*What you will do*: Recast every line of the data below as a numbered list, skipping blank lines. Leave the picture out of your answer.

* start Input rows *

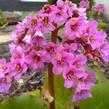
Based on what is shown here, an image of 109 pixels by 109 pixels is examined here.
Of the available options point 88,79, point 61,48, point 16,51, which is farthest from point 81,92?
point 16,51

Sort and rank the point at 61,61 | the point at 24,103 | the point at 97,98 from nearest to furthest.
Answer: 1. the point at 61,61
2. the point at 24,103
3. the point at 97,98

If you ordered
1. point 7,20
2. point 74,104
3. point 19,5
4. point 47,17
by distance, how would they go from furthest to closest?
point 19,5 → point 7,20 → point 74,104 → point 47,17

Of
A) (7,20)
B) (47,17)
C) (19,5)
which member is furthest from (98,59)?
(19,5)

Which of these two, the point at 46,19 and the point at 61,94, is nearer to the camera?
the point at 46,19

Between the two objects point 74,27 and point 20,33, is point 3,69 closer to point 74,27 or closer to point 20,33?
point 20,33

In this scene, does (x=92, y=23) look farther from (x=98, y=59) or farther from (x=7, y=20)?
(x=7, y=20)

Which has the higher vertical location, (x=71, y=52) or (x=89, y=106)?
(x=71, y=52)

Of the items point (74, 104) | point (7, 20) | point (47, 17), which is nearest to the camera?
point (47, 17)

* end Input rows *

*Solved problem*:
1. Based on what is shown here, an image of 109 pixels by 109 pixels is examined here.
2. Of the available options point 88,79, point 61,48, point 16,51, which is farthest from point 81,92?
3. point 16,51
4. Sort and rank the point at 61,61 | the point at 24,103 | the point at 97,98 from nearest to furthest.
5. Answer: 1. the point at 61,61
6. 2. the point at 24,103
7. 3. the point at 97,98
8. If you ordered
9. 1. point 7,20
10. 2. point 74,104
11. 3. point 19,5
12. 4. point 47,17
13. by distance, how would they go from furthest to closest?
14. point 19,5 → point 7,20 → point 74,104 → point 47,17
15. Of
16. A) (7,20)
17. B) (47,17)
18. C) (19,5)
19. which member is furthest from (98,59)?
20. (19,5)
21. Which of these two, the point at 46,19 and the point at 61,94, is nearer to the camera?
22. the point at 46,19
23. Between the two objects point 74,27 and point 20,33, is point 3,69 closer to point 74,27 or closer to point 20,33?
24. point 20,33
25. In this scene, does (x=92, y=23) look farther from (x=98, y=59) or farther from (x=7, y=20)?
26. (x=7, y=20)
27. Which has the higher vertical location, (x=71, y=52) or (x=89, y=106)?
28. (x=71, y=52)
29. Of the items point (74, 104) | point (7, 20) | point (47, 17), which is nearest to the camera?
30. point (47, 17)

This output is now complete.